Extrait du document:
..........

Ce 5 octobre est célébrée la Journée des enseignants. Cet évènement, organisé depuis près de 30 ans conjointement par l’UNESCO, l’Organisation Internationale du Travail, l’UNICEF et l’Internationale de l’Éducation, met à l’honneur les professeurs du monde entier.
Cette année, la thématique porte sur « L’impératif mondial de remédier à la pénurie d’enseignants ». Partout dans le monde, les activités de cette journée s’attacheront à plaider pour la reconnaissance du rôle crucial des enseignants, à analyser les défis auxquels ils font face et à mettre en avant des pratiques exemplaires visant à renforcer l’attractivité du métier.
L’occasion pour Intersection Le Lab de rappeler quelques chiffres clés et de faire un point sur la situation de cette profession souvent malmenée.

..........

Tâches à réaliser:
[a] Selon le texte sur la Journée des enseignants, quelle thématique a été retenue cette année ?
[b] Poursuivez le texte sur la Journée des enseignants à partir de sa dernière phrase.

Données fournies:
..........

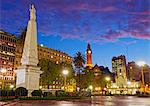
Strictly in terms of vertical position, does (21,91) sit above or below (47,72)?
below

..........

Réponses par tâche:
[a] « L’impératif mondial de remédier à la pénurie d’enseignants ».

[b]
Idée reçue n°1 : les enseignants travaillent peu et sont souvent en vacances
16 semaines de vacances par an, un minimum de 18 heures de cours par semaine pour un enseignant certifié du second degré. A première vue, pour la plupart des salariés, l’emploi du temps d’un professeur semble très enviable. On oublie trop souvent qu’il ne s’agit là que du temps passé devant les élèves. Ces chiffres ne tiennent pas compte du temps dédié à la préparation des cours, à la correction des copies, aux réunions pédagogiques, à l’accueil des parents d’élèves, aux tâches administratives annexes, etc.
De plus, la plupart des enseignants travaillent également pendant les vacances scolaires. D’après la dernière enquête réalisée par le ministère de l’Éducation nationale1, la majorité des enseignants dans le premier degré déclare travailler entre 27 et 41 jours pendant l’ensemble des vacances. L’enquête montre ainsi que, dans les faits, le temps de travail des enseignants s’établit en moyenne autour des 43 heures hebdomadaires.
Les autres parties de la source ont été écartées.